Selamat Menyambut Ulangtahun Kemerdekaan ke-52.

Do you think there will be 52 more years of this?

SeaDemon's way of celebrating Merdeka

7 Replies to “Merdeka?”

    1. Anand…yeah. Politicians are good at screwing things up for their own benefit. It’s up to us to think what’s right and how to make things right.

  1. Good work! I enjoyed your Merdeka post the most as compared to other blogs I read… and I totally agree with your every sentiment here! Can I link this post to twitter & FB for sharing with others?

    1. Hi Mimi…thanks for dropping by again. Politics in Malaysia has not matured and we are still thinking the way we used to 600 years ago – divisive politics. In most other countries that I have been to, politics is just a part of life that comes and goes, while life goes on. No animosity, no hatred for those who do not think alike.

      Yes, you may share this with others.

  2. I would agree that each and every one of us has some level of accountability over where we are today, as a nation. But I would not absolve our politicians either – they may be idiots (many of them anyway), but I don’t think that we purposely elected idiots.

    My personal opinion is that the Malaysia we know today is the result of bad middle management, compounded with an continuously weakening leadership, over the span of the last decade. In part, as a result of being ruled by the same coalition (more or less), that has had difficulty to evolve with the changing socio-political landscape, choosing instead to stick to what is felt to be the tried and true status quo of running things.

    Ultimately, the will to change lies in the hands of the citizenry, but that’s only true when elections come around every 4 or 5 years. In between, it’s been the party’s interest first and foremost, almost ignoring what the people want.

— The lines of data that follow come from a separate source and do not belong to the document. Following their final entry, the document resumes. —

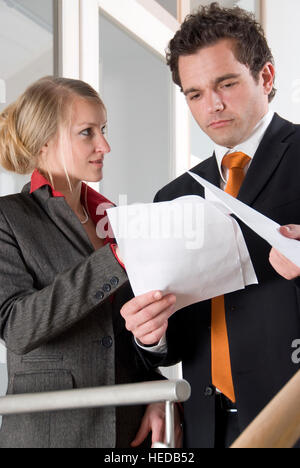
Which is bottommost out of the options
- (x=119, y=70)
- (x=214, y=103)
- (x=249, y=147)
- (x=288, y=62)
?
(x=249, y=147)

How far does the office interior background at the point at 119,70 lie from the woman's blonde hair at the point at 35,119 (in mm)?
493

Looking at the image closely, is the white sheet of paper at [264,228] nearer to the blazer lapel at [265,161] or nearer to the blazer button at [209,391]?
the blazer lapel at [265,161]

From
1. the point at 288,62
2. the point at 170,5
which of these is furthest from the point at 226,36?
the point at 288,62

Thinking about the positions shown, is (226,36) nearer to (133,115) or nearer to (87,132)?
(87,132)

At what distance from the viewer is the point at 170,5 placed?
3473mm

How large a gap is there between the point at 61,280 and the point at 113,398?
36cm

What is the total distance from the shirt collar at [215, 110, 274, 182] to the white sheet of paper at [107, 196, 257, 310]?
1.17ft

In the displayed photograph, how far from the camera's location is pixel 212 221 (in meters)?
1.05

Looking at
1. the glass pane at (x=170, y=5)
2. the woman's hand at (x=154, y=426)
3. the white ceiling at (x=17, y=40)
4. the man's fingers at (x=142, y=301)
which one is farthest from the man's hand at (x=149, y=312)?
the glass pane at (x=170, y=5)

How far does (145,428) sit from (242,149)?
656 mm

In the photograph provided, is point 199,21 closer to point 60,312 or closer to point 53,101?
point 53,101

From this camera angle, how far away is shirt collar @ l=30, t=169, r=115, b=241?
4.69 ft

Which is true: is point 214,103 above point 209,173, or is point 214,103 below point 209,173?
above

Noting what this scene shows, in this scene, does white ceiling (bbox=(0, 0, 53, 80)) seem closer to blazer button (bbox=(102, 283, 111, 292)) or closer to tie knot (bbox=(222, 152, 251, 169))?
tie knot (bbox=(222, 152, 251, 169))
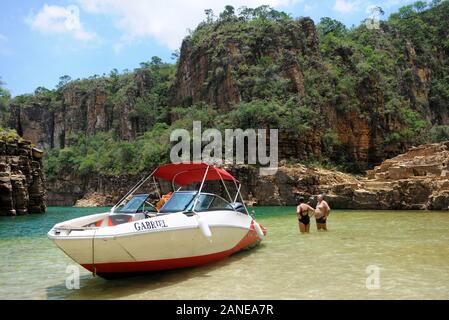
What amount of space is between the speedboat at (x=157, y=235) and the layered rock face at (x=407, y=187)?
80.6ft

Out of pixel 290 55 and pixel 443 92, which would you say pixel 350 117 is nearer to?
pixel 290 55

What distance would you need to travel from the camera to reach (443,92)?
8119 centimetres

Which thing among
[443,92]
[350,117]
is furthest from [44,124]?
[443,92]

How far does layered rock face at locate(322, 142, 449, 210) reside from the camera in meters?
31.5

    Idiots they may be, but if the politicians (particularly those who choose to use divisive rhetoric and means) hold sway over the people, I wonder sometimes who’s the bigger idiot.

    Personally, I am non-partisan and have friends from across the many political divides, although I think that what we have as leadership today has reached a point of diminishing return, and that lingering on may do more damage than good.

    But good and honest post, nevertheless. Glad I found your blog (thru one of your Tweeting friends)…

    1. Thanks for dropping by. Actually, what I am most pissed about is that the people of Malaysia put politics first, and common sense way down the line. The you-you, me-me disease is so deep-rooted in us that we forget we are one. Absolving the politicians was never my intention – they are the cause of this divide. But the people, in turn, are equal idiots, if not worse, for letting the spirit of Muhibbah go down the drain, and all because of their political differences. Nevertheless, I agree with your points too.

      I can only hope, some sense will get knocked back into our heads, before it’s too late.